--- Start ---
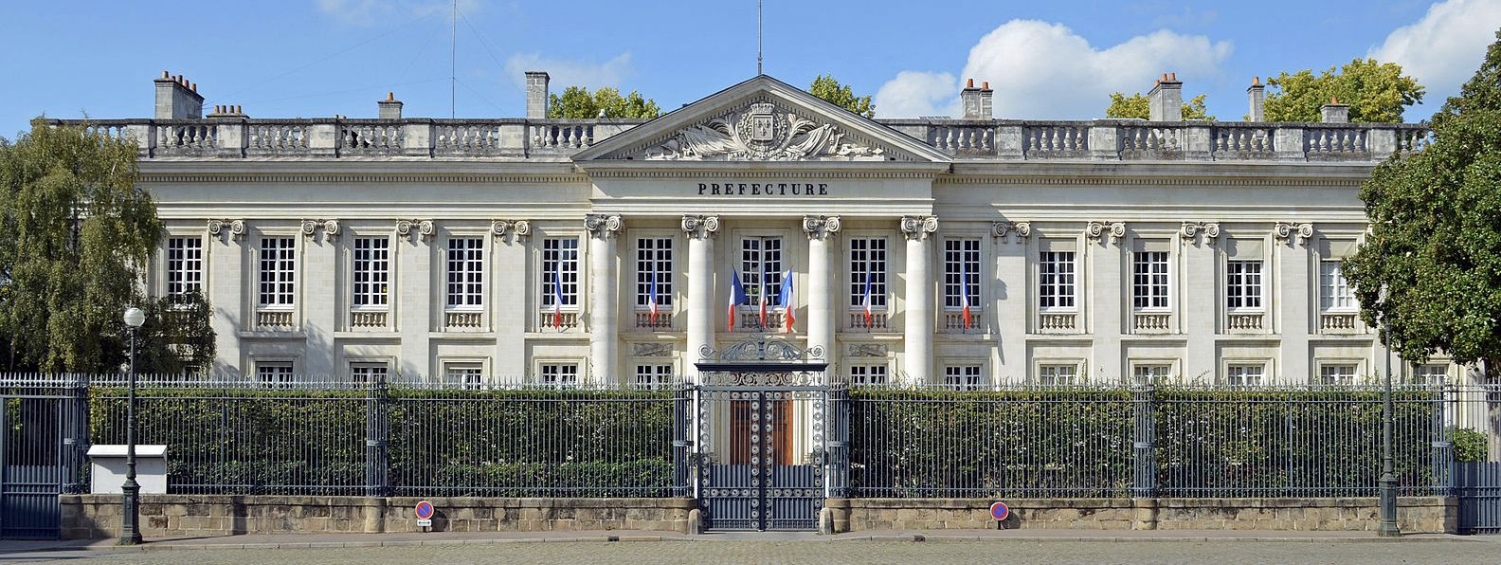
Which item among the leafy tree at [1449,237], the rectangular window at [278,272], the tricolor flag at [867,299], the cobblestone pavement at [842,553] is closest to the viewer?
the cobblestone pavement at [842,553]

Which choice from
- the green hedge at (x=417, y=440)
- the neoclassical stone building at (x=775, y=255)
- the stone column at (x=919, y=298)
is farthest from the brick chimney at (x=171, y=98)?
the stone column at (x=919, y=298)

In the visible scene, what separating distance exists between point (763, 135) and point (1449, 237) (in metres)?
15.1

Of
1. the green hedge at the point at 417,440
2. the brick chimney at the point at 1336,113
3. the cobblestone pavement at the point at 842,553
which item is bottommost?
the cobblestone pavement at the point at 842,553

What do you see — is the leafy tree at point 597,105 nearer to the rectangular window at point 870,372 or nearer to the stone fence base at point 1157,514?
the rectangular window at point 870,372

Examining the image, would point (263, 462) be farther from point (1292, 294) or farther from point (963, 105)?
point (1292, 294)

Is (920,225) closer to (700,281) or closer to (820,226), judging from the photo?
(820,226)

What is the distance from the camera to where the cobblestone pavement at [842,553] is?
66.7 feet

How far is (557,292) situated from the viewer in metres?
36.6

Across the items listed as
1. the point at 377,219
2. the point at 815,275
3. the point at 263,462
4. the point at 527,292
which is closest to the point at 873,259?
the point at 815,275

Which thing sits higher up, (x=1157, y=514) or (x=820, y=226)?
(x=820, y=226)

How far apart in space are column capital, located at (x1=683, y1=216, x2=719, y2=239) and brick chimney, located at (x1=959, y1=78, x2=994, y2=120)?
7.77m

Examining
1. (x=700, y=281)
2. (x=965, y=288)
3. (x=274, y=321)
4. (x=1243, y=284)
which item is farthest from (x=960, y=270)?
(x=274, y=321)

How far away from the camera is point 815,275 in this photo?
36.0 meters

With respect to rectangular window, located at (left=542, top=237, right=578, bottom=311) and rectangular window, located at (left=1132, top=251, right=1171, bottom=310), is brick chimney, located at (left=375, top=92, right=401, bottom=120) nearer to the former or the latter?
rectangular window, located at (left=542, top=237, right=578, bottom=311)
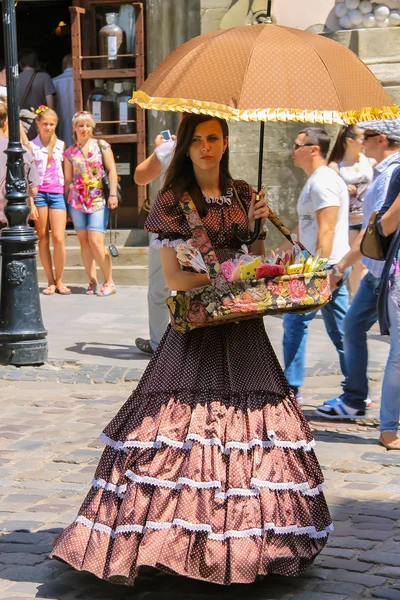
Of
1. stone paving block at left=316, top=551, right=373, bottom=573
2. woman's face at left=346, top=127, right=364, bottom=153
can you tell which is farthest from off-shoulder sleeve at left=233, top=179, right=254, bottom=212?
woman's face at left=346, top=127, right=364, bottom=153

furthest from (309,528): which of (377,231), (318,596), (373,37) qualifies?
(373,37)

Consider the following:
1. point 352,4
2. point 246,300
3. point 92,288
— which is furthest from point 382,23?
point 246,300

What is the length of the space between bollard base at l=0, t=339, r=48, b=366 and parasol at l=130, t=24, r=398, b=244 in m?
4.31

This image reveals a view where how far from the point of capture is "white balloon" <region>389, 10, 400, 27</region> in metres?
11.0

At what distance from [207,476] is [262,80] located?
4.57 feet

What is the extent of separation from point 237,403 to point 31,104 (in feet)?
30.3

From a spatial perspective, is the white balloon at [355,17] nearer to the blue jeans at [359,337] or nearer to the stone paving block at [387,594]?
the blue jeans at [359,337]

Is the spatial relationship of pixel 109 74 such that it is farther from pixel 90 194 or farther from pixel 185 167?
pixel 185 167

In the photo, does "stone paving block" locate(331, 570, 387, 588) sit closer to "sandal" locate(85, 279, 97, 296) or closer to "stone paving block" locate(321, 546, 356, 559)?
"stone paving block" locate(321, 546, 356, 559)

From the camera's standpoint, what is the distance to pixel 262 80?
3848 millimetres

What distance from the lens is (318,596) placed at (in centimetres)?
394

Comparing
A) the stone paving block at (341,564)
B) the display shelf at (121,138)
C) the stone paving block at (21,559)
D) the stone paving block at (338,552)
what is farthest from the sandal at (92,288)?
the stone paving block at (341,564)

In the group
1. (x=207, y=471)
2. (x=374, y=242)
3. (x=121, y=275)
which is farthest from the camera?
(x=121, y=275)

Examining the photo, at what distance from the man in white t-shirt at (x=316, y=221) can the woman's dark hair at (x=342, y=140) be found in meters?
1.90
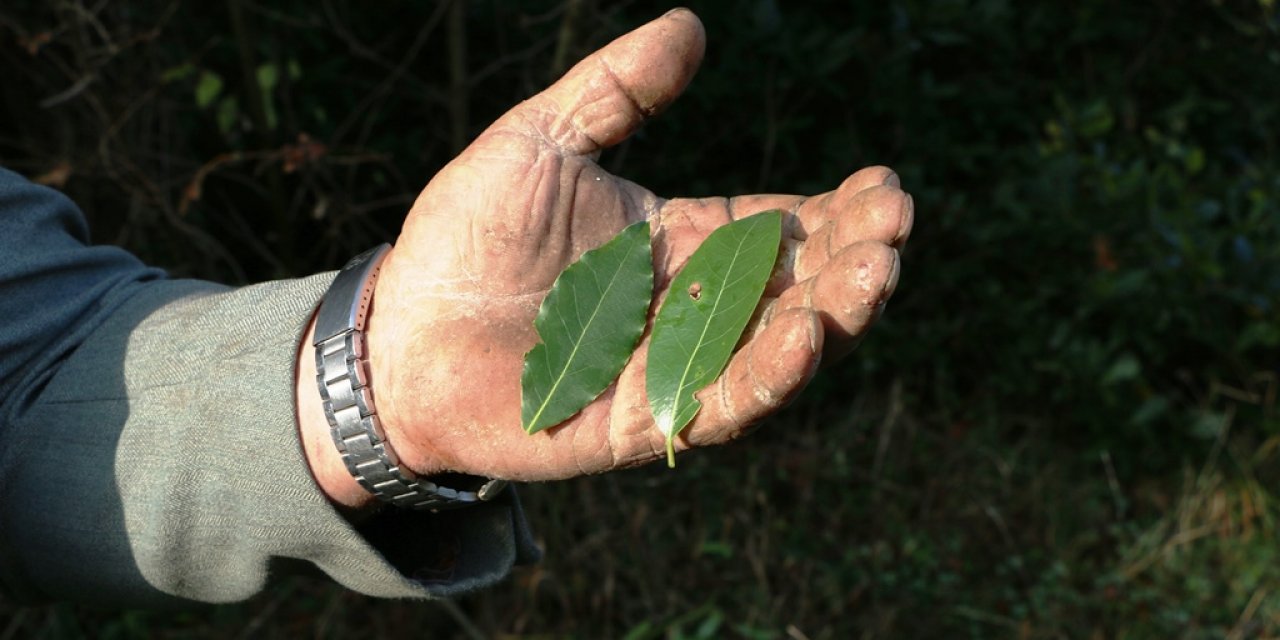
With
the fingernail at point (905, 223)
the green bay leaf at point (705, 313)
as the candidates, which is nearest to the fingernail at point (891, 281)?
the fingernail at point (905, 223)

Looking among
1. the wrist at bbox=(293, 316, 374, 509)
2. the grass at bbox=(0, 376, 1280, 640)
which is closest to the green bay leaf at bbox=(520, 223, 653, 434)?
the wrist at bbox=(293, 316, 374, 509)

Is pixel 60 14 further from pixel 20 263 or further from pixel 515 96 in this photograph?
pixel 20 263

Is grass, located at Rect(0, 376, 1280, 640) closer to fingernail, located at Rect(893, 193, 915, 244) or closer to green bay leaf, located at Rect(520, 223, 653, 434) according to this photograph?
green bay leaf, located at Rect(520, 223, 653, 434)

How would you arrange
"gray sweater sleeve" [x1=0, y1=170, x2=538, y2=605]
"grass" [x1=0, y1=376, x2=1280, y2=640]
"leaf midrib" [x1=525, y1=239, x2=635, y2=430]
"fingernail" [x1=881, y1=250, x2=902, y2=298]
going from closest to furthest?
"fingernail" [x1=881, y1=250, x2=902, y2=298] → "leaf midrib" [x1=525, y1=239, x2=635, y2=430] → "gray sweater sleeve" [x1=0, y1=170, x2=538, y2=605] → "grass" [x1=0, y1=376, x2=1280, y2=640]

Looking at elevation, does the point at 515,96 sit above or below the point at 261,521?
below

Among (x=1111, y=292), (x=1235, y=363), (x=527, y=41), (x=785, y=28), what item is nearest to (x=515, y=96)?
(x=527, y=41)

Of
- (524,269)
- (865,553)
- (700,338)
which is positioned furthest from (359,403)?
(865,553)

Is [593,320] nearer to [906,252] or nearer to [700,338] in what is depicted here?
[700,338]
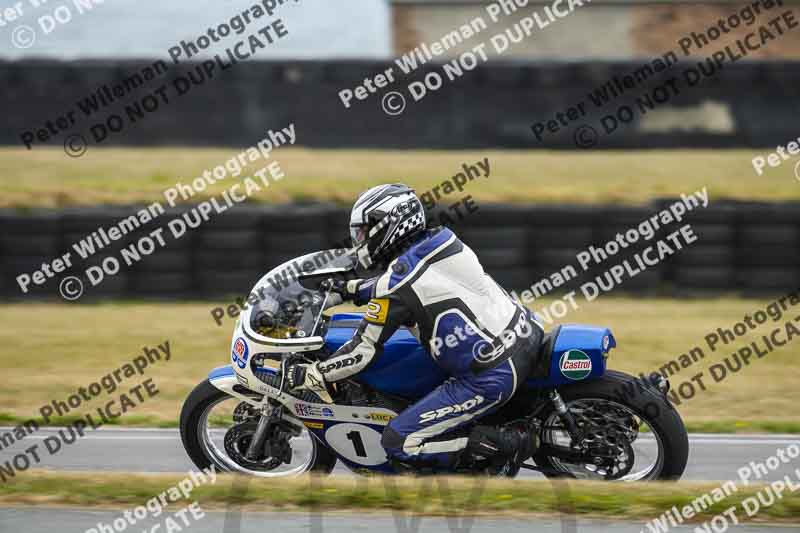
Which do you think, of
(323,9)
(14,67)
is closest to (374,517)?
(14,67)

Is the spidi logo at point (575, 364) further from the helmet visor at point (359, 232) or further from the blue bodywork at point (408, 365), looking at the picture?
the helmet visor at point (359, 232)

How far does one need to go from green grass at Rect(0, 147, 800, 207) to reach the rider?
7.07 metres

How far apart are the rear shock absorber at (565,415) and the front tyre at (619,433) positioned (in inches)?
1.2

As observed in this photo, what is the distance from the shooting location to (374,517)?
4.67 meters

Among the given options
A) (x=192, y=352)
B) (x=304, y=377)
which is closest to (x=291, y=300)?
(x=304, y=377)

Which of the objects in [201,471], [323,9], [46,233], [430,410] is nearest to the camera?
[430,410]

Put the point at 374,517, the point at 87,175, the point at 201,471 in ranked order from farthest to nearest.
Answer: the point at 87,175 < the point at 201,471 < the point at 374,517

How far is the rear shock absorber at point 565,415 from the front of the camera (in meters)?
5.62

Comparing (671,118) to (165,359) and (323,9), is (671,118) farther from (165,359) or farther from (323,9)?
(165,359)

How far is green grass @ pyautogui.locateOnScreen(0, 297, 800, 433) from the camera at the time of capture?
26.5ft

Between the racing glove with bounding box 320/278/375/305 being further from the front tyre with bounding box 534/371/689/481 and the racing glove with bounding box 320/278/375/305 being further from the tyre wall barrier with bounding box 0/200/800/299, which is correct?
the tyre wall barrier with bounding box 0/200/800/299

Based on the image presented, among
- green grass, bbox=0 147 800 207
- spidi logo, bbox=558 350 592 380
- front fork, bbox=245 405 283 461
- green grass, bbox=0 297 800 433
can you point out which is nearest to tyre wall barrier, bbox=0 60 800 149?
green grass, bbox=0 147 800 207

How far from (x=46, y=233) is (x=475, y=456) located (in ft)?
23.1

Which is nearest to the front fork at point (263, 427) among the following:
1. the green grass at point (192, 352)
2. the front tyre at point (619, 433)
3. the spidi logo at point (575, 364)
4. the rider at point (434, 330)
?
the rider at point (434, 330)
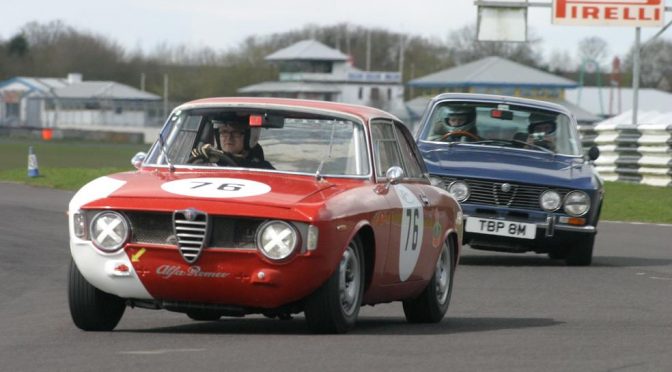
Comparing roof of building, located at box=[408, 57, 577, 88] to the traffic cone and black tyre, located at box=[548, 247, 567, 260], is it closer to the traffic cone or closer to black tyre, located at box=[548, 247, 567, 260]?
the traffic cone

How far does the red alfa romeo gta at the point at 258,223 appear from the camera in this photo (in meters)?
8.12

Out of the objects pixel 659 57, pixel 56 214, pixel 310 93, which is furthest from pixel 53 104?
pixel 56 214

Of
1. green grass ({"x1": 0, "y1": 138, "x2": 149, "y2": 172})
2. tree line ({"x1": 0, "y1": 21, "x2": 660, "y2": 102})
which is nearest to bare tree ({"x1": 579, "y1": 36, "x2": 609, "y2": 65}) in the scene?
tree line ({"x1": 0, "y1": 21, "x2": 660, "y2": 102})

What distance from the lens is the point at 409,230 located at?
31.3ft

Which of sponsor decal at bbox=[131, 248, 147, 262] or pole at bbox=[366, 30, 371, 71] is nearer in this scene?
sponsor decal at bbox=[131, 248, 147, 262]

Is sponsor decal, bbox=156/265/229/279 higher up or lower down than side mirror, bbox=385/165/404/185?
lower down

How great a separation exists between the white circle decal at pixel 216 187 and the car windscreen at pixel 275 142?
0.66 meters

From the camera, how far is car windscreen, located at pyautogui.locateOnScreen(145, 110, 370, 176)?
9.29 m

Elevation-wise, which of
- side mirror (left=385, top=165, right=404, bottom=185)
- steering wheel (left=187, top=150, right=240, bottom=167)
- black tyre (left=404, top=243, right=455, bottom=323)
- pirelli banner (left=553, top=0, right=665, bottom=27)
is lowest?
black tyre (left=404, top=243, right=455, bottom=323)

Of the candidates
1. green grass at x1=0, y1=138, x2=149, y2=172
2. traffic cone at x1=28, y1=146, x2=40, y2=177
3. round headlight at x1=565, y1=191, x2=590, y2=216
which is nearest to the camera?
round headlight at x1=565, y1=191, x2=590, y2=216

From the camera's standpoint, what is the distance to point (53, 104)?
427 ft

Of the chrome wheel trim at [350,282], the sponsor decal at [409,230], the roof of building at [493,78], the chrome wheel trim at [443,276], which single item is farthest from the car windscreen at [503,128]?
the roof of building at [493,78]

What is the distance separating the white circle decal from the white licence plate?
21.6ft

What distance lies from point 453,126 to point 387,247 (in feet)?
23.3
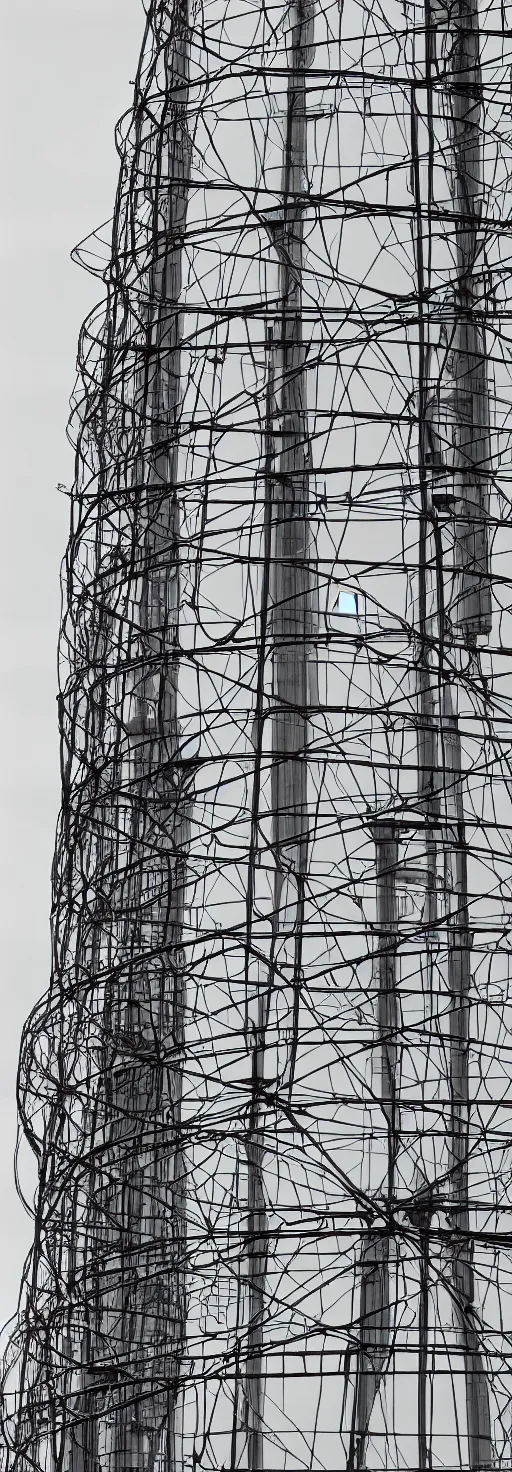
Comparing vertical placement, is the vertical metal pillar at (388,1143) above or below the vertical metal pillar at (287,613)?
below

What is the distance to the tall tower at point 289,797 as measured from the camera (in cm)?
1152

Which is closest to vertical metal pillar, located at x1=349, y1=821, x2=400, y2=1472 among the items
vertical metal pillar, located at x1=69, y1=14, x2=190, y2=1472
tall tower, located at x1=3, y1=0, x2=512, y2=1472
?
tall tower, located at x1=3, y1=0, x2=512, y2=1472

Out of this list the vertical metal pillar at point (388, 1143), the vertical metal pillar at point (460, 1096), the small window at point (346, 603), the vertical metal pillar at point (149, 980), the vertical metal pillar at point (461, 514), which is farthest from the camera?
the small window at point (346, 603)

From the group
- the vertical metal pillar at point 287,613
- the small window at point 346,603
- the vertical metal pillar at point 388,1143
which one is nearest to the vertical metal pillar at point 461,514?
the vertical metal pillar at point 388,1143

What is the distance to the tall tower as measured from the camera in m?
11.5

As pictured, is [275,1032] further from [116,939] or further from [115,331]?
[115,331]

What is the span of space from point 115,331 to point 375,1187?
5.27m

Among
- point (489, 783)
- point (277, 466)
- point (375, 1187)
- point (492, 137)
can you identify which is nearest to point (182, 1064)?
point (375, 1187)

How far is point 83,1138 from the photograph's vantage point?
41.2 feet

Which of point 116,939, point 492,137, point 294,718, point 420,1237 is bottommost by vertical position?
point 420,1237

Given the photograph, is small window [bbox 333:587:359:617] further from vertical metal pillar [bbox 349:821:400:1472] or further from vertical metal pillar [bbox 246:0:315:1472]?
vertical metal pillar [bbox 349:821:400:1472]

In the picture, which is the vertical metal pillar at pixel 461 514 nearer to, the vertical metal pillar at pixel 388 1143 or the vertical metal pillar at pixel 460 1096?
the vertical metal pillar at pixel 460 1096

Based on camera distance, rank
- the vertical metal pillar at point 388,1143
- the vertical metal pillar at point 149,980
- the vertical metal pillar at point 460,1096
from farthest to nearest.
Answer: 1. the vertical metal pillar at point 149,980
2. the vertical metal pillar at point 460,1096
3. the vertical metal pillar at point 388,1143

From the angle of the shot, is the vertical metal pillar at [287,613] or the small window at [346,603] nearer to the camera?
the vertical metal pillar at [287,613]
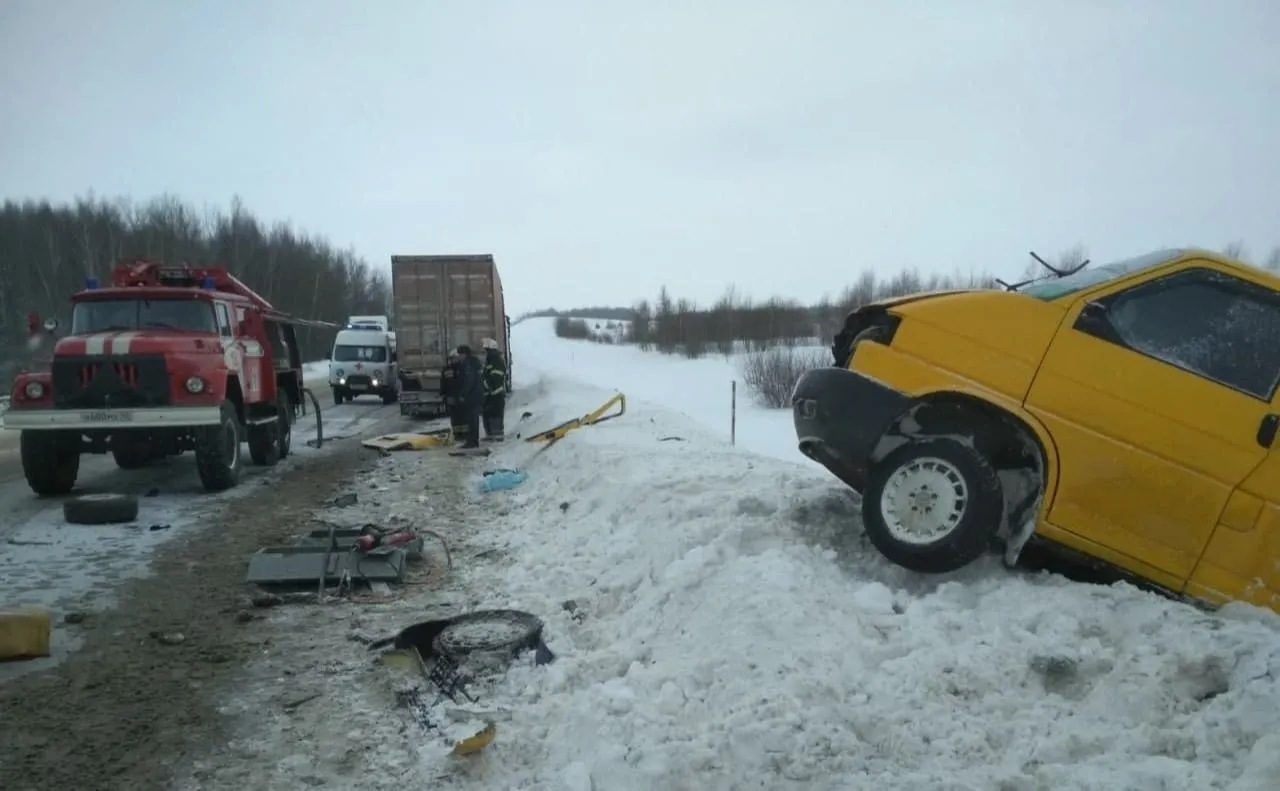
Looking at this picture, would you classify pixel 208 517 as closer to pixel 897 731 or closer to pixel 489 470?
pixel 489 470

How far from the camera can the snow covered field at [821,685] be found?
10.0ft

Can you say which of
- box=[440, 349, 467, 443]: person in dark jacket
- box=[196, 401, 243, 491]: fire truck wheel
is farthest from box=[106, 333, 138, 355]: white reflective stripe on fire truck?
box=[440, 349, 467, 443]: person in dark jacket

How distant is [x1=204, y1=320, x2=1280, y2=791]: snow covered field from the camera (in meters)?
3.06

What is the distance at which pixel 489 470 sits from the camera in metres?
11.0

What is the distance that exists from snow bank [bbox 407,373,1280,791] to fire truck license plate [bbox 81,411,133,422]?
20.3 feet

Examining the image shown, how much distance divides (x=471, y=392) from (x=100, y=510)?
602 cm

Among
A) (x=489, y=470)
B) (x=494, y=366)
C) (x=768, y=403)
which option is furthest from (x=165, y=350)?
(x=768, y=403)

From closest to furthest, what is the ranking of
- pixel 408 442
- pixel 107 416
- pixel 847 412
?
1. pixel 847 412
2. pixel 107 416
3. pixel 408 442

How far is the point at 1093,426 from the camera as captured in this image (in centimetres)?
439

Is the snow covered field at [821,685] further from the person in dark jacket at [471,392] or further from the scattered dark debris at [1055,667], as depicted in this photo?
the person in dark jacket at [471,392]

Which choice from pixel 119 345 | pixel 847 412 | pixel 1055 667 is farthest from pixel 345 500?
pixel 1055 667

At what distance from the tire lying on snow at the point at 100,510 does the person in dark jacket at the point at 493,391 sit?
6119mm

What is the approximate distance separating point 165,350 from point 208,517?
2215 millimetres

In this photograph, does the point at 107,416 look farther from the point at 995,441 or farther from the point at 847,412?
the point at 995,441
--- End ---
AIM: Retype, exactly and only, the lines running from the one with "From closest to furthest, what" through the final line of the listing above.

CORRECT RESULT:
From closest to furthest, what is the ranking of
- pixel 408 442
- pixel 107 416
- pixel 847 412
?
1. pixel 847 412
2. pixel 107 416
3. pixel 408 442

How far is the point at 1093,426 from the camera as captured in this image (in centimetres)?
439

Is the snow covered field at [821,685] further from the person in dark jacket at [471,392] or further from the scattered dark debris at [1055,667], as depicted in this photo?
the person in dark jacket at [471,392]

Which choice from pixel 119 345 | pixel 847 412 | pixel 1055 667 is farthest from pixel 345 500?
pixel 1055 667

At what distance from the tire lying on snow at the point at 100,510 does the person in dark jacket at the point at 493,391 sit?
6119mm

What is the approximate distance separating point 165,350 from point 208,517?
2215 millimetres

In this photograph, does the point at 107,416 look farther from the point at 995,441 or farther from the point at 847,412?
the point at 995,441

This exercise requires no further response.